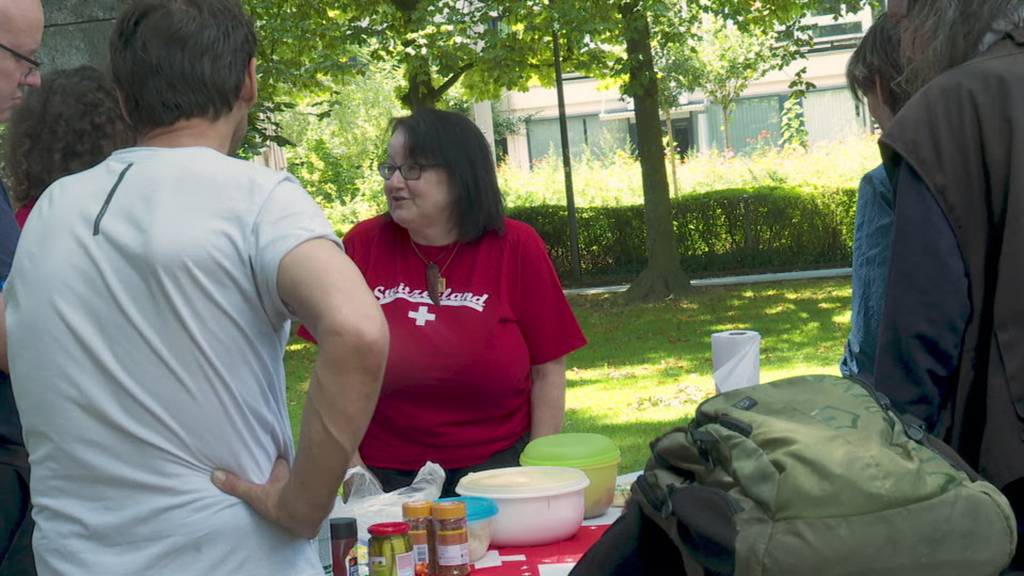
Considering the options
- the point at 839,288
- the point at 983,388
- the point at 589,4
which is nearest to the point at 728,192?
the point at 839,288

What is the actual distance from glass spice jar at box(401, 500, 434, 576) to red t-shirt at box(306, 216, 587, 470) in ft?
2.86

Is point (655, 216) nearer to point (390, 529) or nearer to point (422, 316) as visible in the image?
point (422, 316)

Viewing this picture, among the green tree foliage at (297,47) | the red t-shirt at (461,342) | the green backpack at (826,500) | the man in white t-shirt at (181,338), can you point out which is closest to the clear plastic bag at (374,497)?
the red t-shirt at (461,342)

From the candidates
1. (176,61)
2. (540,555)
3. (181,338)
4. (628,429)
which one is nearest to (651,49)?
(628,429)

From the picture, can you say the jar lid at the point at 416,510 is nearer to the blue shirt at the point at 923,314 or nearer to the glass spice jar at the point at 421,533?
the glass spice jar at the point at 421,533

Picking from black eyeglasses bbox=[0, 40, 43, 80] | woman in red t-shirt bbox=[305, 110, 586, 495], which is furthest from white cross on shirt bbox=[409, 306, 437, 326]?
black eyeglasses bbox=[0, 40, 43, 80]

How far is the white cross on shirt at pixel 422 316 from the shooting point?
3.47m

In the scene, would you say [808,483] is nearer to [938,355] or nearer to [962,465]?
[962,465]

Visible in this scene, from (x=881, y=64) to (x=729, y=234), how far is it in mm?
16304

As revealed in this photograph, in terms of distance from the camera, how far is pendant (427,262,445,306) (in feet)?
11.5

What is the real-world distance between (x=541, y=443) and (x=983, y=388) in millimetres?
1135

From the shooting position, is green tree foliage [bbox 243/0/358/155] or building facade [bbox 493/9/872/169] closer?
green tree foliage [bbox 243/0/358/155]

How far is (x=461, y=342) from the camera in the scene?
3453 mm

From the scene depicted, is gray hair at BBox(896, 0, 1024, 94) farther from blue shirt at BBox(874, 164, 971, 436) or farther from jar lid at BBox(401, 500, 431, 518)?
jar lid at BBox(401, 500, 431, 518)
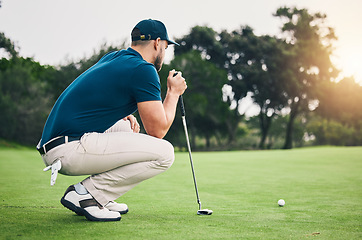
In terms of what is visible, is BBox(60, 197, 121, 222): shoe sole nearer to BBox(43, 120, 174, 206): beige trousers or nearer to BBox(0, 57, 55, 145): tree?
BBox(43, 120, 174, 206): beige trousers

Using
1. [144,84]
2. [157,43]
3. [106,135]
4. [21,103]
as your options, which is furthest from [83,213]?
[21,103]

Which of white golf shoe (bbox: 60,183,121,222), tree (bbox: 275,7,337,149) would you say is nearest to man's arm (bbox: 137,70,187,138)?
white golf shoe (bbox: 60,183,121,222)

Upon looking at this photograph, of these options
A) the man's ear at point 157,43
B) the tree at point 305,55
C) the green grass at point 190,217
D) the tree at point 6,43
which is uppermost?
the tree at point 305,55

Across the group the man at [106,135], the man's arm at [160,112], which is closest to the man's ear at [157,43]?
the man at [106,135]

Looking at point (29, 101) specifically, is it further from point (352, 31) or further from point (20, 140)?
point (352, 31)

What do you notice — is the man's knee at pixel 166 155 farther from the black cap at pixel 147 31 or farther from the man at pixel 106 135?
the black cap at pixel 147 31

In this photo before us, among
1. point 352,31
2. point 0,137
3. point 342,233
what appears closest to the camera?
point 342,233

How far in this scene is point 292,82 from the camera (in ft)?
134

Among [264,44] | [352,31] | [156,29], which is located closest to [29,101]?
[264,44]

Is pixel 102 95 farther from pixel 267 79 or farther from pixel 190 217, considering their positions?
pixel 267 79

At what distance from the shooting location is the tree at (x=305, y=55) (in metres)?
41.3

**Exercise details**
Please rewrite all the rows above with "nearer" replaced by "closer" wherever it occurs, keeping every other word the same and leaving out the pictures.

**Reply**
Considering the options
- the point at 839,288
- the point at 983,388
- the point at 589,4
which is nearest to the point at 728,192?
the point at 839,288

What is the actual distance from glass spice jar at box(401, 500, 434, 576) to red t-shirt at box(306, 216, 587, 470) in ft?
2.86

Is point (655, 216) closer to point (390, 529) or closer to point (422, 316) as visible in the image?
point (422, 316)

Viewing this picture, among the green tree foliage at (297,47) | the red t-shirt at (461,342) | the green backpack at (826,500) | the man in white t-shirt at (181,338), can you point out which is closest to the clear plastic bag at (374,497)?
the red t-shirt at (461,342)

From the candidates
1. (176,61)
2. (540,555)
3. (181,338)
4. (628,429)
which one is nearest to (651,49)?
(628,429)

From the picture, can you say the jar lid at the point at 416,510 is closer to the blue shirt at the point at 923,314 or closer to the glass spice jar at the point at 421,533?
the glass spice jar at the point at 421,533

Picking from black eyeglasses bbox=[0, 40, 43, 80] | woman in red t-shirt bbox=[305, 110, 586, 495], which is furthest from white cross on shirt bbox=[409, 306, 437, 326]?
black eyeglasses bbox=[0, 40, 43, 80]

How far is the white cross on shirt at pixel 422 316 from the shooting point?
3.47m

In the scene, would you say [808,483] is closer to [938,355] or closer to [962,465]?
[962,465]

Visible in this scene, from (x=881, y=64) to (x=729, y=234), how far is it in mm?
16304

As revealed in this photograph, in terms of distance from the camera, how far is pendant (427,262,445,306) (in feet)?
11.5

What is the real-world distance between (x=541, y=443) and (x=983, y=388) in millimetres?
1135

From the shooting position, is green tree foliage [bbox 243/0/358/155] or building facade [bbox 493/9/872/169] closer?
green tree foliage [bbox 243/0/358/155]

How far is (x=461, y=342) from the camera in the scene?
3453 mm

From the scene depicted, is gray hair at BBox(896, 0, 1024, 94) farther from blue shirt at BBox(874, 164, 971, 436) or farther from jar lid at BBox(401, 500, 431, 518)?
jar lid at BBox(401, 500, 431, 518)
In terms of what is visible, is BBox(60, 197, 121, 222): shoe sole closer to BBox(43, 120, 174, 206): beige trousers or closer to BBox(0, 57, 55, 145): tree?
BBox(43, 120, 174, 206): beige trousers

Using
1. [144,84]
2. [157,43]
3. [106,135]
4. [21,103]
as your options, which is furthest from [83,213]?
[21,103]

Which of white golf shoe (bbox: 60,183,121,222), tree (bbox: 275,7,337,149) would you say is nearest to man's arm (bbox: 137,70,187,138)?
white golf shoe (bbox: 60,183,121,222)

Upon looking at this photograph, of these options
A) the man's ear at point 157,43
B) the tree at point 305,55
C) the green grass at point 190,217
D) the tree at point 6,43
which is uppermost?
the tree at point 305,55

Across the group the man at [106,135], the man's arm at [160,112], which is closest to the man's ear at [157,43]?
the man at [106,135]

Looking at point (29, 101) specifically, is it further from point (352, 31) or further from point (20, 140)?
point (352, 31)

What do you notice — is the man's knee at pixel 166 155 farther from the black cap at pixel 147 31 or farther from the man at pixel 106 135?
the black cap at pixel 147 31

In this photo before us, among
1. point 352,31
2. point 0,137
3. point 342,233
what appears closest to the camera?
point 342,233

How far in this scene is point 292,82 from the camera (in ft)?
134

Among [264,44] | [352,31] | [156,29], which is located closest to [29,101]?
[264,44]

Is pixel 102 95 farther from pixel 267 79 or farther from pixel 190 217, considering their positions?
pixel 267 79

At what distance from the shooting location is the tree at (x=305, y=55) (in metres)?
41.3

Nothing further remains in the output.